U=get(mds, 'state'); U=U(1:get(mfu, 'nbdof'));

disp('plotting ... can also take some minutes!');

% we plot the von mises on the deformed object, in superposition
% with the initial mesh.
if (linear),
  gf_plot(mfdu,VM,'mesh','on', 'cvlst', get(m, 'outer faces'),...
	  'deformation',U,'deformation_mf',mfu);
else
  gf_plot(mfdu,VM,'mesh','on', 'cvlst', get(m, 'outer faces'),...
	  'deformation',U,'deformation_mf',mfu,'deformation_scale',1);
end;

caxis([0 100]);
colorbar; view(180,-50); camlight;
gf_colormap('tripod');

% the von mises stress is exported into a VTK file
% (which can be viewed with 'mayavi -d tripod.vtk -m BandedSurfaceMap')
% see http://mayavi.sourceforge.net/
gf_mesh_fem_get(mfdu,'export to vtk','tripod.vtk','ascii',VM,'vm')

Here is the final figure, displaying the Von Mises stress:

../_images/tripodvonmiseswithmesh.png

deformed tripod

Avoiding the bricks framework

The model bricks are very convenient, as they hide most of the details of the assembly of the final linear systems. However it is also possible to stay at a lower level, and handle the assembly of linear systems, and their resolution, directly in Octave or MatLab.
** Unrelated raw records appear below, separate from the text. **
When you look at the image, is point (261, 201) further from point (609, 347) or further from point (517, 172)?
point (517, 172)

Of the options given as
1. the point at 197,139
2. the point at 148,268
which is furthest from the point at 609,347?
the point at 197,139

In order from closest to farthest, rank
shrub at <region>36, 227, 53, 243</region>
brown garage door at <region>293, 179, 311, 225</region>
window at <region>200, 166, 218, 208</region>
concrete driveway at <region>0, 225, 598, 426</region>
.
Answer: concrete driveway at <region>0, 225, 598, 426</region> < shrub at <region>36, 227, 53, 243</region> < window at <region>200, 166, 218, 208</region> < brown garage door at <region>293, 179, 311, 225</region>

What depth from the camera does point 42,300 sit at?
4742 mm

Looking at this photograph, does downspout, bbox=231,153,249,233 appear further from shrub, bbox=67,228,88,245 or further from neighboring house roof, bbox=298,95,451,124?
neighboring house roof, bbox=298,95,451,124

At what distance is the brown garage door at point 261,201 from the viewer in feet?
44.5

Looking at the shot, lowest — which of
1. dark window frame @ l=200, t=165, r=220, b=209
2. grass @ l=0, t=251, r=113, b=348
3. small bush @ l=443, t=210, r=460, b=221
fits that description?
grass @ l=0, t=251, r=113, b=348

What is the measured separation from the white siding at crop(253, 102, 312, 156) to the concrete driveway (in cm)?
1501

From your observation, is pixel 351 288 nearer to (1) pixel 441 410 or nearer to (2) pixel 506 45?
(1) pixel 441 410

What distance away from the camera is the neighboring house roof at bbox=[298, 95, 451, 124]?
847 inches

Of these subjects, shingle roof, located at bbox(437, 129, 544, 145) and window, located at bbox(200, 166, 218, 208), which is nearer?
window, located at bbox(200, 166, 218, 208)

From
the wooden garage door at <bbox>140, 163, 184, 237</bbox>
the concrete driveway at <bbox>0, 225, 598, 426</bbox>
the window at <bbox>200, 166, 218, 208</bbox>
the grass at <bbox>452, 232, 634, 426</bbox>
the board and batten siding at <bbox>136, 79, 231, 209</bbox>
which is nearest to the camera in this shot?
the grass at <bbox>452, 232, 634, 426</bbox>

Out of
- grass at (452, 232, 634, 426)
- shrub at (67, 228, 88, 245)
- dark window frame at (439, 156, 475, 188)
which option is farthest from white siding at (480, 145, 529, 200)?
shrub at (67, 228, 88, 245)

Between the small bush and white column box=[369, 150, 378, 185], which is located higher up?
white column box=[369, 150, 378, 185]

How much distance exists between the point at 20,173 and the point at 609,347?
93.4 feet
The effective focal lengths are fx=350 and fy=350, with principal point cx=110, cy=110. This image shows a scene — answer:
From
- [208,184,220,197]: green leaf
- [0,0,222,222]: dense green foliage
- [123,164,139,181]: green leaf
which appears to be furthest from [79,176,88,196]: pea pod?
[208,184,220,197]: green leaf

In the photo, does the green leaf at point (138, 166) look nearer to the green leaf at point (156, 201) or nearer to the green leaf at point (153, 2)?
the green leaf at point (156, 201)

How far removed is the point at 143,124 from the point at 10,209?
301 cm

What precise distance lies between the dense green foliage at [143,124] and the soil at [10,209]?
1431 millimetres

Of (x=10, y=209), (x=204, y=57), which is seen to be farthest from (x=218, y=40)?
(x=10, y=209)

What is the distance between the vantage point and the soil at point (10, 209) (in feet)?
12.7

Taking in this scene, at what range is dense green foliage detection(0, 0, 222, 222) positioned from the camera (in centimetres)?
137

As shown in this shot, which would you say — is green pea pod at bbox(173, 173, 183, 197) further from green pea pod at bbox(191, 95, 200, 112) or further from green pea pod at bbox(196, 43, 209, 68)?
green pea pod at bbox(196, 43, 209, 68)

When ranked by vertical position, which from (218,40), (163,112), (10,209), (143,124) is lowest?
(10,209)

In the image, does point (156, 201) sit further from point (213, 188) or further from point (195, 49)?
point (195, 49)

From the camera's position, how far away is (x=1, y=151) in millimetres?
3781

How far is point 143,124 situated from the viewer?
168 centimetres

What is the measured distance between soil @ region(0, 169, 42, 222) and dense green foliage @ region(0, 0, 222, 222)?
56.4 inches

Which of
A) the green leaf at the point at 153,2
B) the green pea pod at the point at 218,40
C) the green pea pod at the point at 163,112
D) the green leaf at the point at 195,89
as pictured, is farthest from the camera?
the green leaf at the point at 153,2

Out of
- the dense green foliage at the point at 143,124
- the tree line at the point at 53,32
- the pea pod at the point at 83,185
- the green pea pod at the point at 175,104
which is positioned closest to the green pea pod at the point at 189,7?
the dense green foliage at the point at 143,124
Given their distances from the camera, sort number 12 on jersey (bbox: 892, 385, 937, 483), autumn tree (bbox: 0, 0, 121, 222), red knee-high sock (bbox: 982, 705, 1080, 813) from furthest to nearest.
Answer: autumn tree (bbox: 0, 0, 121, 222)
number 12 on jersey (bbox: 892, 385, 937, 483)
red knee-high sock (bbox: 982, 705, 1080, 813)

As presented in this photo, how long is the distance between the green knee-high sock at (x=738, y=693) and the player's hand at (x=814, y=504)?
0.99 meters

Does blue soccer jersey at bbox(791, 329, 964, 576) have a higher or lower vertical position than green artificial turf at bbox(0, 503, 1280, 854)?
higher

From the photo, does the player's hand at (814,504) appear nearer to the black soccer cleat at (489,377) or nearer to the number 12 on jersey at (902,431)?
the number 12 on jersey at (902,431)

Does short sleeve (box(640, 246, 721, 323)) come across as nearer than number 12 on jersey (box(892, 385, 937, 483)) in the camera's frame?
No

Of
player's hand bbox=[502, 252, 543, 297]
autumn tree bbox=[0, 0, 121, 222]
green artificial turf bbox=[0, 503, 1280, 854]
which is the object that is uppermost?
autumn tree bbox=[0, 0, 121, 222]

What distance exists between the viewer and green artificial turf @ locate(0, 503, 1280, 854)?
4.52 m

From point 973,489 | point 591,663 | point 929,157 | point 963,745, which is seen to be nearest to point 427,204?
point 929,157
For example, the demonstration demo_tripod_alt.m is very similar to the demo_tripod.m except that the assembly is explicit:

nbd=get(mfd, 'nbdof');
F = gf_asm('boundary_source', 1, mim, mfu, mfd, repmat([0;-10;0],1,nbd));
K = gf_asm('linear_elasticity', mim, mfu, mfd, ...
           lambda*ones(1,nbd),mu*ones(1,nbd));

% handle Dirichlet condition
[H,R]=gf_asm('dirichlet', 2, mim, mfu, mfd, repmat(eye(3),[1,1,nbd]), zeros(3, nbd));
[N,U0]=gf_spmat_get(H, 'dirichlet_nullspace', R);
KK=N'*K*N;
FF=N'*F;
% solve ...
disp('solving...'); t0 = cputime;
lsolver = 1 % change this to compare the different solvers
if (lsolver == 1),     % conjugate gradient
  P=gfPrecond('ildlt',KK);
  UU=gf_linsolve('cg',KK,FF,P,'noisy','res',1e-9);
elseif (lsolver == 2), % superlu
  UU=gf_linsolve('superlu',KK,FF);
else                   % the matlab "slash" operator
  UU=KK \ FF;
end;
disp(sprintf('linear system solved in \%.2f sec', cputime-t0));
U=(N*UU).'+U0;

In getfem-interface, the assembly of vectors, and matrices is done via the gf_asm function. The Dirichlet condition \(u(x) = r(x)\) is handled in the weak form \(\int (h(x)u(x)).v(x) = \int r(x).v(x)\quad \forall v\) (where \(h(x)\) is a \(3\times3\) matrix field – here it is constant and equal to the identity). The reduced system KK UU = FF is then built via the elimination of Dirichlet constraints from the original system. Note that it might be more efficient (and simpler) to deal with Dirichlet condition via a penalization technique.

Other examples

  • the demo_refine.m script shows a simple 2D or 3D bar whose extremity is clamped. An adaptative refinement is used to obtain a better approximation in the area where the stress is singular (the transition between the clamped area and the neumann boundary).
  • the demo_nonlinear_elasticity.m script shows a 3D bar which is is bended and twisted. This is a quasi-static problem as the deformation is applied in many steps. At each step, a non-linear (large deformations) elasticity problem is solved.
  • the demo_stokes_3D_tank.m script shows a Stokes (viscous fluid) problem in a tank. The demo_stokes_3D_tank_draw.m shows how to draw a nice plot of the solution, with mesh slices and stream lines. Note that the demo_stokes_3D_tank_alt.m is the old example, which uses the deprecated gf_solve function.
  • the demo_bilaplacian.m script is just an adaption of the GetFEM example tests/bilaplacian.cc. Solve the bilaplacian (or a Kirchhoff-Love plate model) on a square.
  • the demo_plasticity.m script is an adaptation of the GetFEM example tests/plasticity.cc: a 2D or 3D bar is bended in many steps, and the plasticity of the material is taken into account (plastification occurs when the material’s Von Mises exceeds a given threshold).
  • the demo_wave2D.m is a 2D scalar wave equation example (diffraction of a plane wave by a cylinder), with high order geometric transformations and high order FEMs.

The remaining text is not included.